If you have any questions just ask Bob Busey.

Initial site set up workflow

  1. create the initial directory structure listed above.
  2. I usually don't use the site creator though I certainly could. More often I start with an existing site's configuration files... copy them to a new config and edit to reflect the new site.
  3. the file that controls qa/qc parameters, filenames, any functions to be applied etc is the parameter csv file. It's often easiest to just edit this on a computer with a graphical spreadsheet program like Excel or Libre Office to get things proper. The header information can often be copied & pasted straight from the raw .dat file
  4. next, edit the .txt key file to reflect where file and directory locations are all placed.

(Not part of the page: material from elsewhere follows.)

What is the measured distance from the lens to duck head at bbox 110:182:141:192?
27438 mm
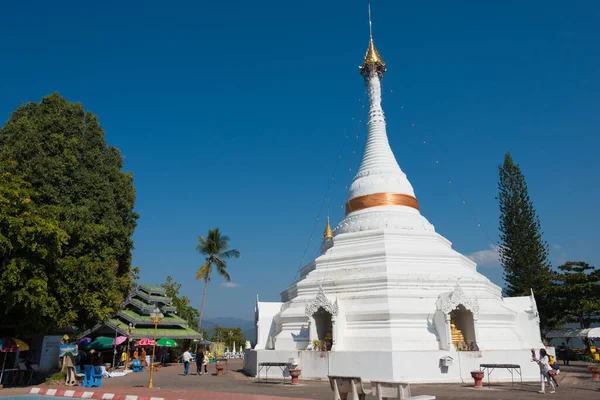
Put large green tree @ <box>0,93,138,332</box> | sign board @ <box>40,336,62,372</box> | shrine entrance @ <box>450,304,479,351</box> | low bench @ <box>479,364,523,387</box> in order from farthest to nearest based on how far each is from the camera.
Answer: sign board @ <box>40,336,62,372</box> → shrine entrance @ <box>450,304,479,351</box> → large green tree @ <box>0,93,138,332</box> → low bench @ <box>479,364,523,387</box>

  5. run datapro as shown above.
  6. if it works, awesome. if it doesn't, make note of the errors and try to address them.
  7. once it's running I do a couple more things. ln -s is used to create symlinks for a few other items. I maintain an automatically generated diagnostics web page at http://ngeedata.iarc.uaf.edu/data/data.html. It expects battery voltage to be placed in 'battery.csv' and Internal Panel Temperature to be in 'paneltemp.csv' if you don't use those names you can use ln -s to create a symlink. I then will also make sym links so that the processed data is available over the internet without making a second full copy of the data.